L'ultima modifica è del 25 gennaio 2018 alle ore 11:01.

25/7/2018


È stata approvata la relazione della Commissione parlamentare di inchiesta sulle attività connesse al ciclo dei rifiuti (commissione ‘Ecomafie') riguardante l fenomeno degli incendi negli impianti di trattamento e smaltimento di rifiuti

Molti i dati emersi: circa il 20% dei casi di incendio in impianti di trattamento e smaltimento rifiuti ha origine dolosa, il 47,5% degli incendi è avvenuto nelle Regioni del nord.
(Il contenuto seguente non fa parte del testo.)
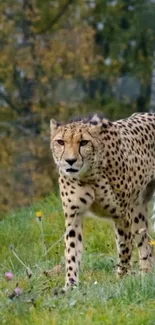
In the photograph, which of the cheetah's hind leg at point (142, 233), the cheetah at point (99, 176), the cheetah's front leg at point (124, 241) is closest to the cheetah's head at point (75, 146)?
the cheetah at point (99, 176)

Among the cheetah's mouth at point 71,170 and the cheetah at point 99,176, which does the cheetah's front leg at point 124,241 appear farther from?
the cheetah's mouth at point 71,170

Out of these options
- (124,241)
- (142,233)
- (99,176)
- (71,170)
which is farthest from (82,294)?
(142,233)

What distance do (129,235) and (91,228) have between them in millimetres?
1643

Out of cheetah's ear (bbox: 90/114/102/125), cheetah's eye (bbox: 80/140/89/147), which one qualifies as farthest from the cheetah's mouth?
cheetah's ear (bbox: 90/114/102/125)

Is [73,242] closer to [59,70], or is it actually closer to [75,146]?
[75,146]

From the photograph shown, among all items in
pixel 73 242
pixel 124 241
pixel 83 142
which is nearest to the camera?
pixel 83 142

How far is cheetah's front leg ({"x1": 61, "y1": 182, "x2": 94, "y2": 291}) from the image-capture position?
698 cm

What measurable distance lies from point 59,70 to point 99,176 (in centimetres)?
1402

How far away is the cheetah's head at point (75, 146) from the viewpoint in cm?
682

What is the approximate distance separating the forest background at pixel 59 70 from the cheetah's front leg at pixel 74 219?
12.7m

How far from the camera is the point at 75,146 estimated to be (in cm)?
687

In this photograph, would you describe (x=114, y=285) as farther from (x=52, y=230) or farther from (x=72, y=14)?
(x=72, y=14)

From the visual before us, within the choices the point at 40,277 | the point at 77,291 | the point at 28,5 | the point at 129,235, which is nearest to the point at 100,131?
the point at 129,235

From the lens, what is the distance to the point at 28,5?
69.4ft
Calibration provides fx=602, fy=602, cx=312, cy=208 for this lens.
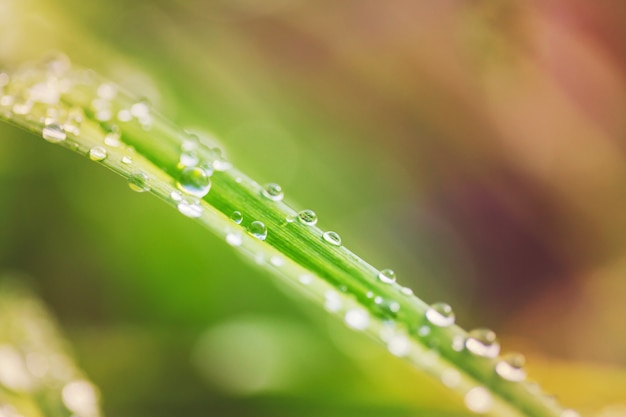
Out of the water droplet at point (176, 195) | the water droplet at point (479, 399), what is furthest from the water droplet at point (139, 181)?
the water droplet at point (479, 399)

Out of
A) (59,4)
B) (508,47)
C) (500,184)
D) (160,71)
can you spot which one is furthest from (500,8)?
(59,4)

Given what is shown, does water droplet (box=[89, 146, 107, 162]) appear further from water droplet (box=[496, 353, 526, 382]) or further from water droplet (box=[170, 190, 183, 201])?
water droplet (box=[496, 353, 526, 382])

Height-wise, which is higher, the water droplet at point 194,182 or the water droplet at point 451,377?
the water droplet at point 194,182

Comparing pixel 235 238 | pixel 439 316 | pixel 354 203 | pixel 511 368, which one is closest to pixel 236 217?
pixel 235 238

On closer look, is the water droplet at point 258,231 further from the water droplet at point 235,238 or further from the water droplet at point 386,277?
the water droplet at point 386,277

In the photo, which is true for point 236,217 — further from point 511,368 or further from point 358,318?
point 511,368

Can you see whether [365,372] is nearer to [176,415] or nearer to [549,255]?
[176,415]
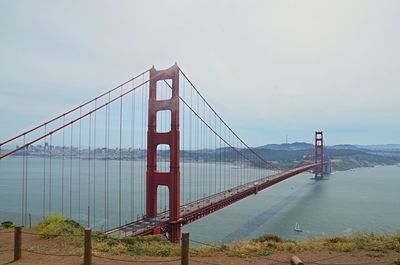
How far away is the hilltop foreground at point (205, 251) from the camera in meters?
6.16

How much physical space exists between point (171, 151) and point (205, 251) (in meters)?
9.54

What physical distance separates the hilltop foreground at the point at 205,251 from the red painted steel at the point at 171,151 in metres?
7.80

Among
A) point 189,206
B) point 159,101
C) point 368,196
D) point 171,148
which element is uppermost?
point 159,101

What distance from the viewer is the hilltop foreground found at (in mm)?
6156

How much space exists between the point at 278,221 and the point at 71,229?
21454mm

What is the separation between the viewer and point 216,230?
22.5 m

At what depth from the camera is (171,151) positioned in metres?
16.2

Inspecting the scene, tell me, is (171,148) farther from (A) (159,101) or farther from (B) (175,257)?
(B) (175,257)

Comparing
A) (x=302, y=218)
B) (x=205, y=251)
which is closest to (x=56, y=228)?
(x=205, y=251)

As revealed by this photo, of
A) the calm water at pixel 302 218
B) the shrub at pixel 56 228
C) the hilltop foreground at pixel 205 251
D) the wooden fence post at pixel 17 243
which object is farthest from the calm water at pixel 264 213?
the wooden fence post at pixel 17 243

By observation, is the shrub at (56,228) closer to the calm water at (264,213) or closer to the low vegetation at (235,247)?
the low vegetation at (235,247)

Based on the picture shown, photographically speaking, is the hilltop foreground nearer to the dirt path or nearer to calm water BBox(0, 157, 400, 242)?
the dirt path

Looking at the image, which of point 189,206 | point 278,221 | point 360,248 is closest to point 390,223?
point 278,221

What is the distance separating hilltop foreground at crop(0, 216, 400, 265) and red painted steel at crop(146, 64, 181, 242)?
7796mm
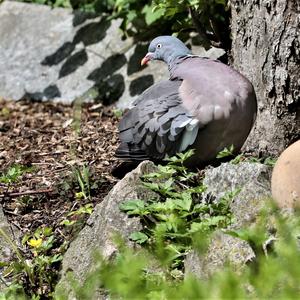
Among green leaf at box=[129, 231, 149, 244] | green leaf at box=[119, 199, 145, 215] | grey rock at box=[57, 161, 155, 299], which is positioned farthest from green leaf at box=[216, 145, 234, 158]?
green leaf at box=[129, 231, 149, 244]

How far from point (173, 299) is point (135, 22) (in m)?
4.79

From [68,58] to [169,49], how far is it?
7.69 ft

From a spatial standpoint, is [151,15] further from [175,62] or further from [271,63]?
[271,63]

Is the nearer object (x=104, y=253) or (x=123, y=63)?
(x=104, y=253)

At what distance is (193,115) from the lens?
14.1 feet

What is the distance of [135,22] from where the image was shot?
268 inches

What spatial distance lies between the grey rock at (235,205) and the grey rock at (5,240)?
987mm

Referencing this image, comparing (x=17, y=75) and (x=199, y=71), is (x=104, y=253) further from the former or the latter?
(x=17, y=75)

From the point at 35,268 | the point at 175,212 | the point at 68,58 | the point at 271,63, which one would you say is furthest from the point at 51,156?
the point at 68,58

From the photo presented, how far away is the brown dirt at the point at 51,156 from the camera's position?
4508mm

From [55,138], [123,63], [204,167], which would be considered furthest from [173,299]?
[123,63]

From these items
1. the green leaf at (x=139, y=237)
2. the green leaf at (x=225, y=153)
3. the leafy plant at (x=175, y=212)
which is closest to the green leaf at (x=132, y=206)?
the leafy plant at (x=175, y=212)

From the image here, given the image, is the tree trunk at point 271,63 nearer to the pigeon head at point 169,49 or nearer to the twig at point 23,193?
the pigeon head at point 169,49

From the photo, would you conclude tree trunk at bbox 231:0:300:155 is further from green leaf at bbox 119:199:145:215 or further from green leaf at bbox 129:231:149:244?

Il 2017 è stato l'anno con il massimo numero tendenziale di eventi; l'azione penale è stata esercitata nel 13% dei casi.

La Commissione, richiamata la difficoltà nel fornire una spiegazione complessiva del fenomeno, ritiene che emergono alcuni elementi:

- la fragilità degli impianti, spesso non dotati di sistemi adeguati di sorveglianza e controllo;
la rarefazione dei controlli sulla gestione che portano a situazioni di sovraccarico degli impianti e quindi di incrementato pericolo di incendio;

- la possibilità, determinata da congiunture nazionali e internazionali, di sovraccarico di materia non gestibile, che quindi dà luogo a incendi dolosi "liberatori";

- la disomogeneità delle risposta investigativa e giudiziaria; nell'ambito dei procedimenti penali instaurati, potrebbe risultare di particolare utilità la condivisione di protocolli investigativi, con diffusione su base nazionale delle migliori prassi e omogeneità negli accertamenti e nell'esercizio dell'azione penale;

- l'elevato impegno di risorse richiesto da un incendio in impianti di trattamenti di rifiuti per quanto riguarda le operazioni di spegnimento da parte dei vigili del fuoco, gli interventi di tutela della popolazione, i monitoraggi ambientali e le investigazioni, è tale da suggerire o imporre un investimento adeguato nella prevenzione, che sicuramente corrisponde a un interesse non solo di tutela ambientale ma anche di migliore gestione delle risorse pubbliche;

- la natura degli impianti e lo svolgimento in essi di attività pericolose, richiedono una prevenzione coordinata che abbia riguardo al rilascio delle autorizzazioni in materia ambientale, alla certificazione antincendio - e al loro rinnovo - nonché a controlli non solo documentali ma anche fisici degli impianti, numericamente adeguati;

- va poi superata l'"invisibilità" di molti eventi: un incendio è un fatto potenzialmente costituente reato, nella forma dolosa o in quella colposa; le notizie di reato devono pervenire alle procure della Repubblica in forma utile e a seguito del necessario coordinamento informativo tra Vigili del fuoco, agenzie ambientali, polizie giudiziarie specializzate e territoriali, anche costruendo una base informativa comune, che risulti coerente nel riportare la natura dei fatti e i numeri;

Altri temi si riflettono sul possibile innalzamento dell'omogeneità e della qualità della risposta investigativa e giudiziaria, e prima ancora della qualità ed efficacia dei controlli in sede amministrativa, quali:

- le vicende autorizzative riguardanti i gestori degli impianti;

- le situazioni societarie, assicurative e fideiussorie degli impianti;

- la natura e misura dei materiali stoccati, correlata all'autorizzazione e caratteristiche si qualitative che quantitative;

- il rispetto delle prescrizioni delle autorizzazioni ambientali;

- il rispetto della normativa antincendio e prevenzionistica.

In conclusione, Il tema degli incendi in impianti di trattamento dei rifiuti costituisce campo di prova di una capacità di coordinamento tra soggetti pubblici e di visione integrata dei problemi ambientali e del ciclo dei rifiuti, in difetto della quale non potrà esservi adeguata prevenzione del fenomeno.